The early drawings of blighted landscape and self portraits were a response to Eliot’sThe Waste Land and The Hollow Men explored through graphite and chalk, a departure for me suggested by the texts explored. These poems both led me to Dante, a major source of inspiration in European literature and art. Through reading again Eliot and Dante, I came to the view that Rimbaud had in fact, grasped the essence of the myth of hell (the quote above). My own position is that there is no hell other than that of our own making. For me, and of what I understand of Rimbaud, hell is a projection of the fear of the disintegration one’s personality, concerned with the question of identity.
In spite of Dante’s ubiquity and significance in the pantheon of poets, I feel that he established his position at the expense of Virgil, his ‘mentor’ and guide. Though dependent on his mentor’s guidance through his own ‘dark place’, “changing his mind with every changing whim”, but when Virgil chides him he “entered on that savage path and onward” (Canto 11). Later Dante constructs a scenario where Virgil’s authority is challenged. His characters, the lustful, the gluttonous, are all aligned in their proper place from hell to heaven, but his choices are as political as theological. His hero, Augustus, has his own past to reckon with, as does Caesar, both glossed over in the trilogy but they are no more innocent than Brutus and Cassius. In these drawings, I have placed them together. These drawings then offer both a revisionist view of Dante’s hell, which will be followed, later, by a homage to Virgil and Rimbaud through readings of the former’s pastoral poems and in the latter a more cosmopolitan perspective, returning to my typical use of colour and painting.
As these studies developed the focus became concerned with a sense of identity expressed through the eyes, as when challenged Virgil is described “His eyes were downcast, and his anxious brows shorn of all boldness...” in the drawing of ‘the fading star’.
Tom Chambers, MBE.
About the Artist
Born: Lanarkshire, Scotland
Resident: Helensburgh / La Dordogne, France
Tom Chambers graduated from Glasgow School of Art in 1965, winning The Haldane & the Royal Scottish Academy Diploma awards.

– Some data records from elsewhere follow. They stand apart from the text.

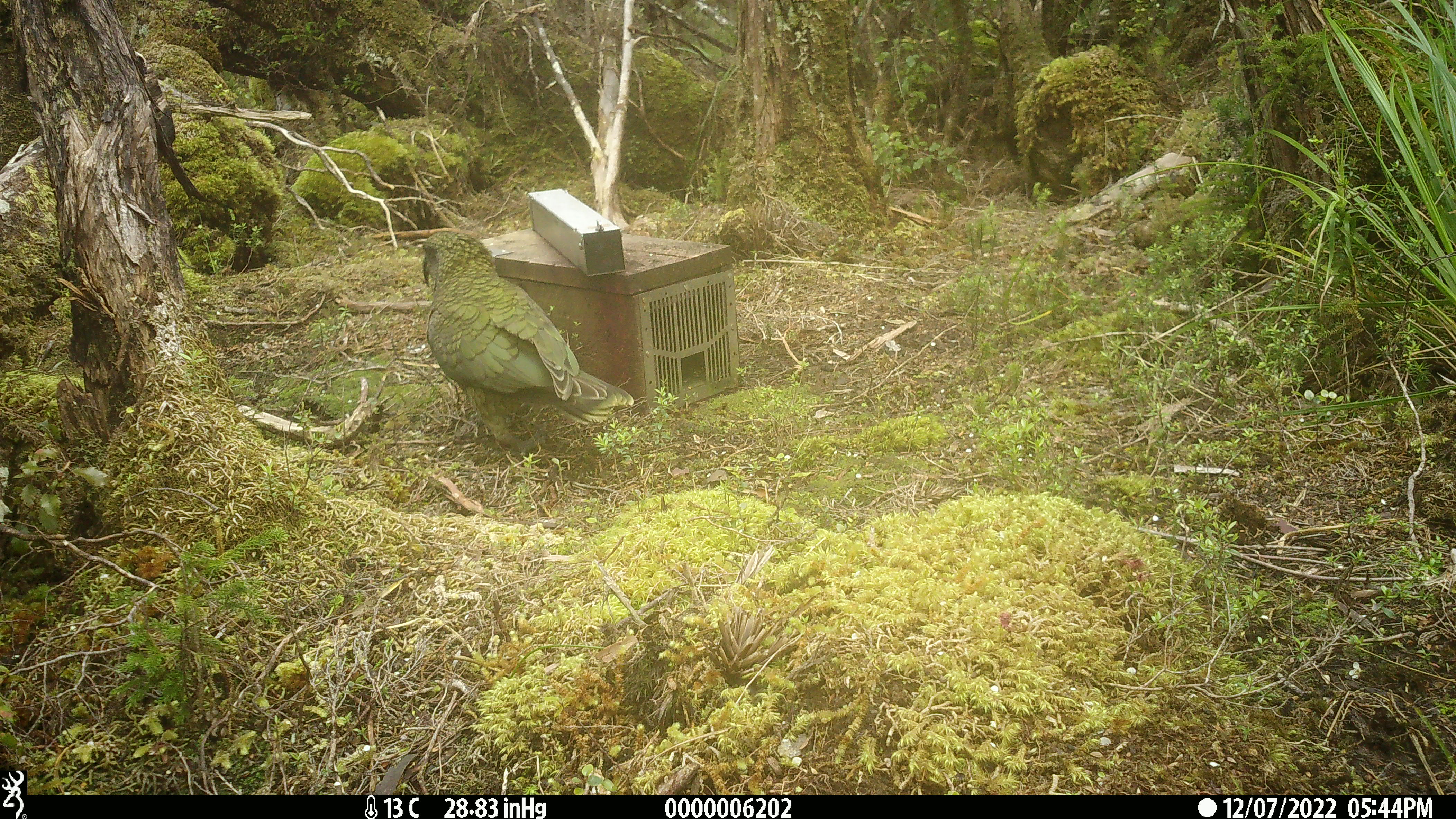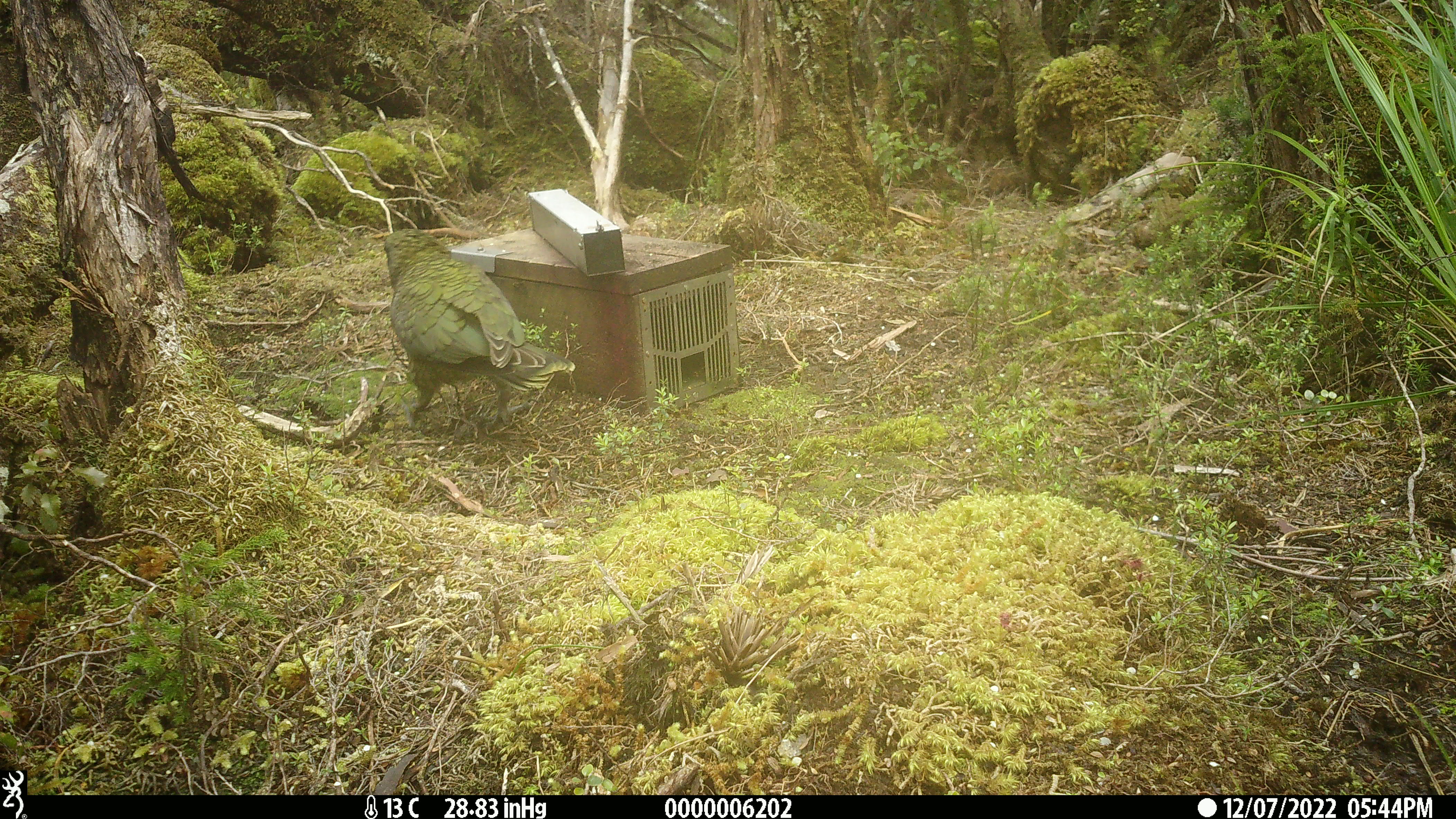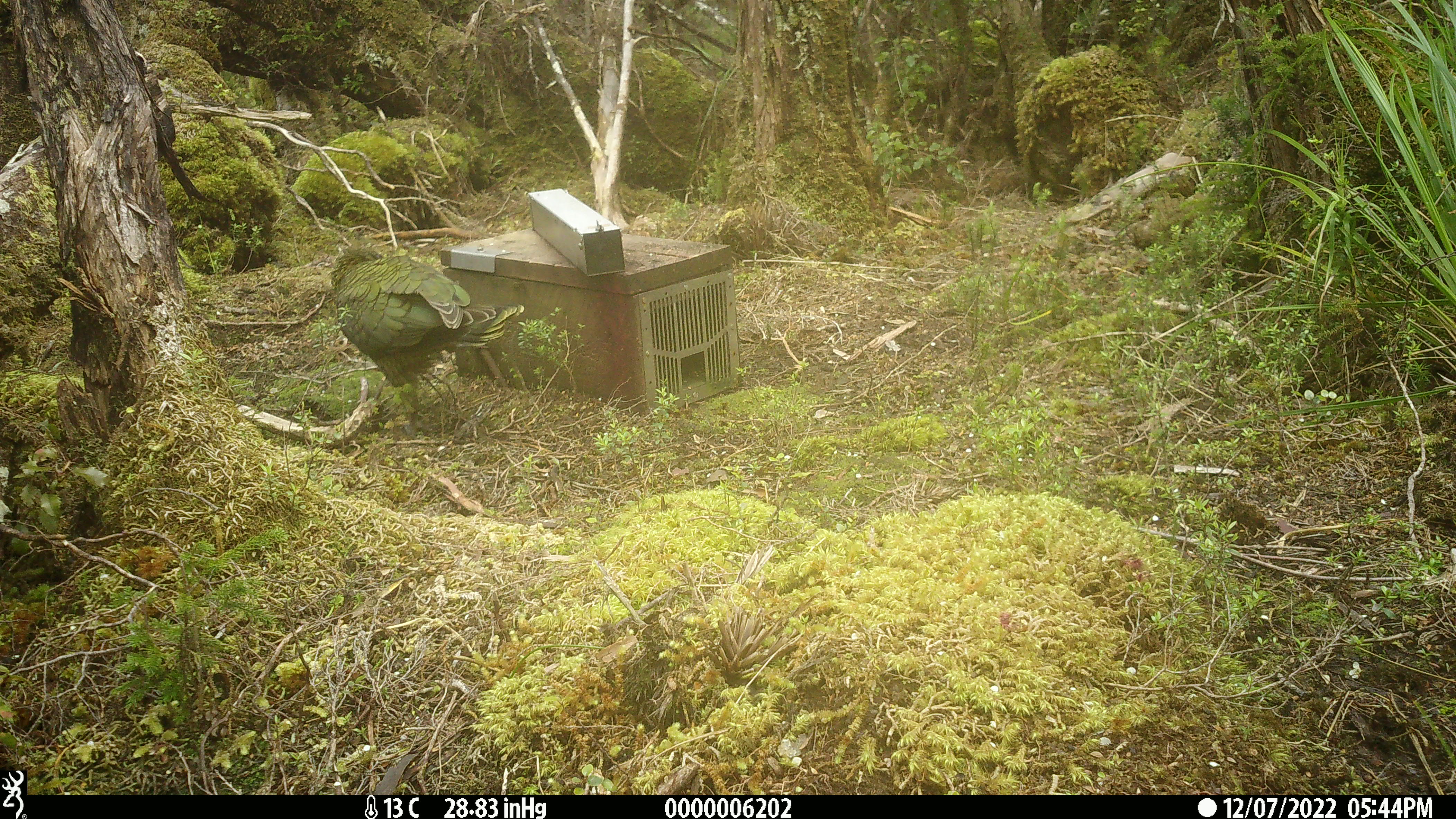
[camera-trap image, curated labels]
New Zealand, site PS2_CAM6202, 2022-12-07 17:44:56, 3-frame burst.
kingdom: Animalia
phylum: Chordata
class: Aves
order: Psittaciformes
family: Strigopidae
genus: Nestor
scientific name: Nestor notabilis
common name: kea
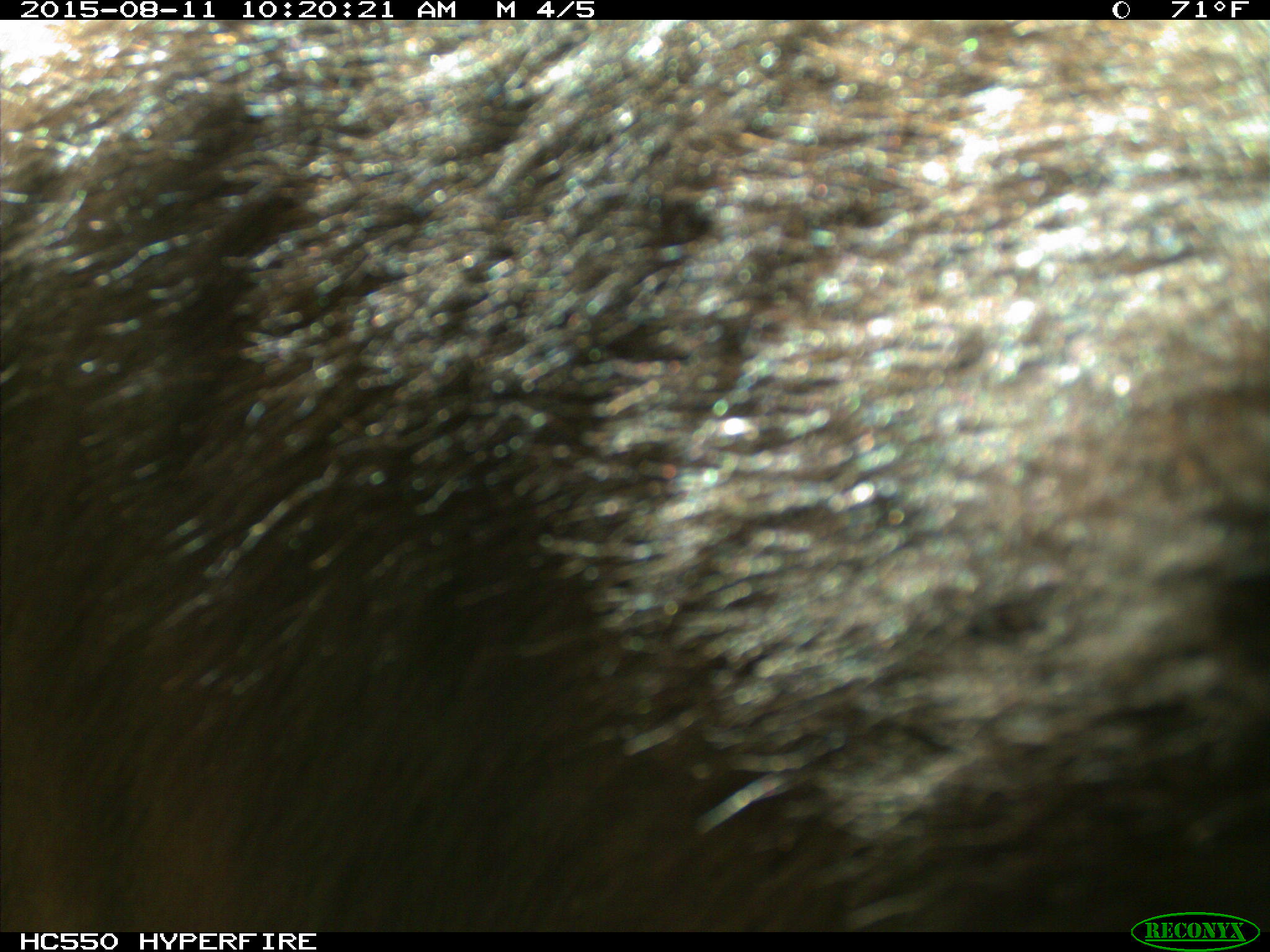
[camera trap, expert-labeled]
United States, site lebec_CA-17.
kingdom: Animalia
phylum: Chordata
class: Mammalia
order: Carnivora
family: Ursidae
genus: Ursus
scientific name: Ursus americanus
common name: american black bear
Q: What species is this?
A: Ursus americanus (american black bear).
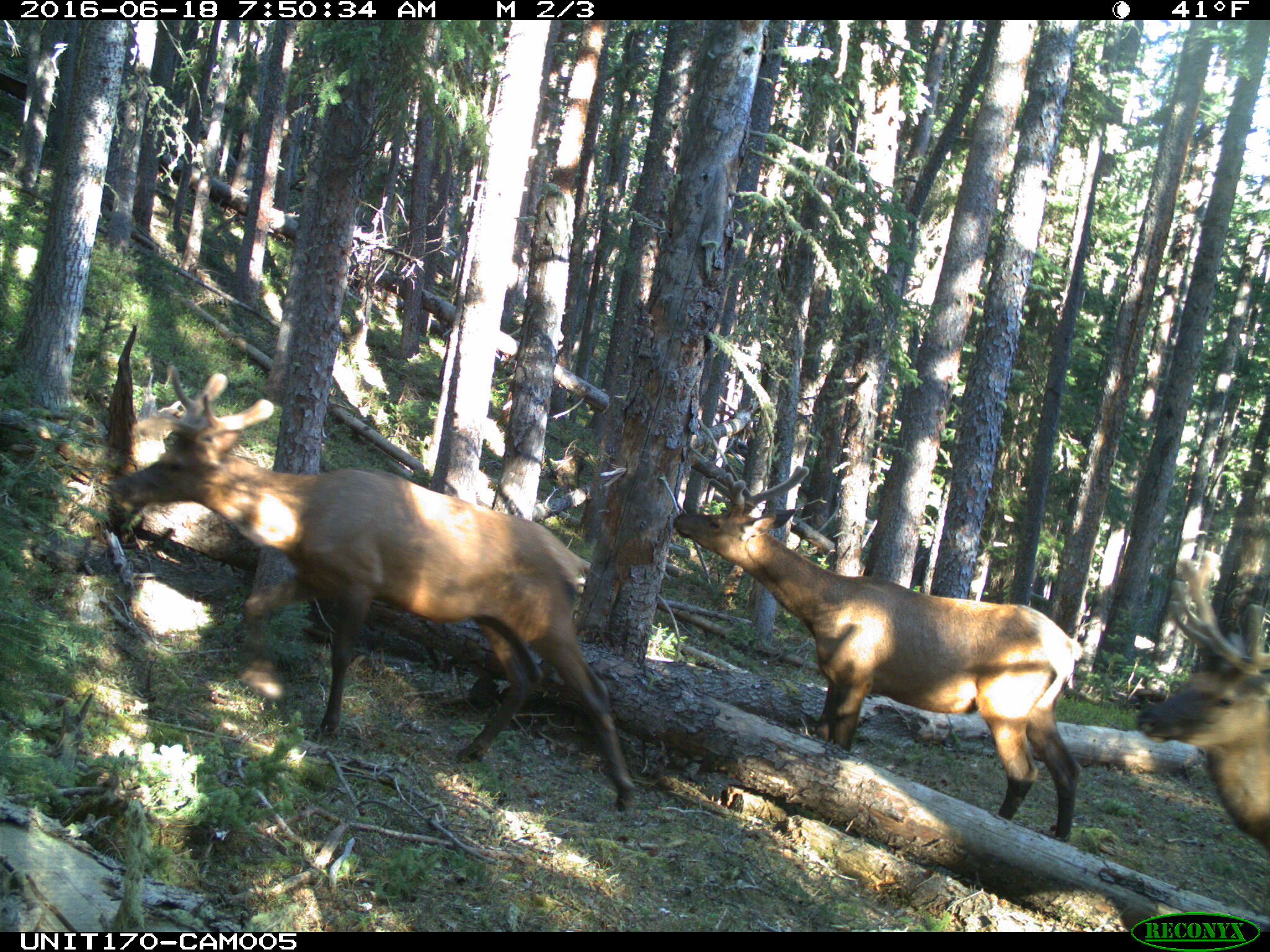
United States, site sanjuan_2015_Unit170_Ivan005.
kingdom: Animalia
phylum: Chordata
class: Mammalia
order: Artiodactyla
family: Cervidae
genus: Cervus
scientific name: Cervus elaphus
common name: red deer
Cervus elaphus (red deer).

Since then, his prime motivations have been the making of art and education through art. He has taught in Higher education in Canada and Australia, and in secondary schools in Glasgow.
He co-founded the Bellarmine Arts Project (Glasgow), working on successful cultural and environmental projects over ten years, while teaching at Glasgow School of Art & tutoring at the University of Strathclyde.
He has participated in European lectures and workshops on the environment with Napier University, and collaborated for the last three years with the University of St. Lucas, Brussels/Ghent.
In 2006, in recognition of his contribution to education in Scotland, he was awarded an MBE.
He is also honoured as a Trustee of The Steven Campbell Trust, to work with artists and emerging artists in the U.K.